**INSTRUCTIONS FOR THE TASK:** Lay out the records from the line with "this 1445×702 image." up to and including the line with "crack in concrete [87, 453, 221, 699]" as a two-column CSV headed request and answer. Give one row per record, with its text and its answer each in a single quoted field and line breaks replaced by spaces.
[Begin]
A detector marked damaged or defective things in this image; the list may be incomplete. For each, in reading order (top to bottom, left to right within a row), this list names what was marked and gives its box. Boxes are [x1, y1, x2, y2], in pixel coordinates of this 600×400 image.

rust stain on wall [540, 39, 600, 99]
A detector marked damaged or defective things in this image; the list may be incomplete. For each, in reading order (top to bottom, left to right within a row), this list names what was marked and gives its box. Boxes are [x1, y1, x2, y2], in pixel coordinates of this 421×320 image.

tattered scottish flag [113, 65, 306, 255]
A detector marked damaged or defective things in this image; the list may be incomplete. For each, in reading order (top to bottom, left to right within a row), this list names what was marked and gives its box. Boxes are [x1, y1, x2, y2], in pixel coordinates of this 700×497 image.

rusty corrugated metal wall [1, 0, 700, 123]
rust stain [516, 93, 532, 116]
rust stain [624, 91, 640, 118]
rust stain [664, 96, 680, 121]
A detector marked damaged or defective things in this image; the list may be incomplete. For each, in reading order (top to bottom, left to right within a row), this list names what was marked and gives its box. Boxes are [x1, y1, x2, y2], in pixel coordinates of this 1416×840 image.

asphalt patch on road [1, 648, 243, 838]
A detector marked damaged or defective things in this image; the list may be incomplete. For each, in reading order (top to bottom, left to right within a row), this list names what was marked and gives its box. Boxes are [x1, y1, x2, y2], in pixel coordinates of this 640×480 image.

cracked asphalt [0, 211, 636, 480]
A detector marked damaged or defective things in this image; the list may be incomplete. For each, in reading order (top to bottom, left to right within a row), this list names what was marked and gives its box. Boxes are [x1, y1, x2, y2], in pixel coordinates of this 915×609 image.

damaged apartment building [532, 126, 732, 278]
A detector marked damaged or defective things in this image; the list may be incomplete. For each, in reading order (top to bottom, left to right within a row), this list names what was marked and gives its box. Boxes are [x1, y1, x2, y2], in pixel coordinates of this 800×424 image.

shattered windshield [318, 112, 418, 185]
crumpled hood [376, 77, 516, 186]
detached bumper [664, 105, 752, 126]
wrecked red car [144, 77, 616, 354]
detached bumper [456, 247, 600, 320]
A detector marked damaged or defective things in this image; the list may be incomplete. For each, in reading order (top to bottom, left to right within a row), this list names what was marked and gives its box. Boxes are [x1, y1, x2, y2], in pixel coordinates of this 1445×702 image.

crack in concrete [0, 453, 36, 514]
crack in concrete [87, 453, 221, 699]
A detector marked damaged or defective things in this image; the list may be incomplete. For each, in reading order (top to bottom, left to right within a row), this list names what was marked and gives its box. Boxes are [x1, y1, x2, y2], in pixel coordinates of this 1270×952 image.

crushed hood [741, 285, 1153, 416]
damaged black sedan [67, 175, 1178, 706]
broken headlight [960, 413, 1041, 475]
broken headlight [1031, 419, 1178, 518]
[End]
**WRITTEN SOLUTION:**
request,answer
"A detector marked damaged or defective things in this image; the list may be incomplete. For each, in reading order (top to bottom, left to right within a row), this list names what was marked and gives its box. Boxes are [x1, y1, x2, y2], in pixel coordinates of this 1445×702 image.","crack in concrete [0, 453, 36, 514] crack in concrete [87, 453, 221, 699]"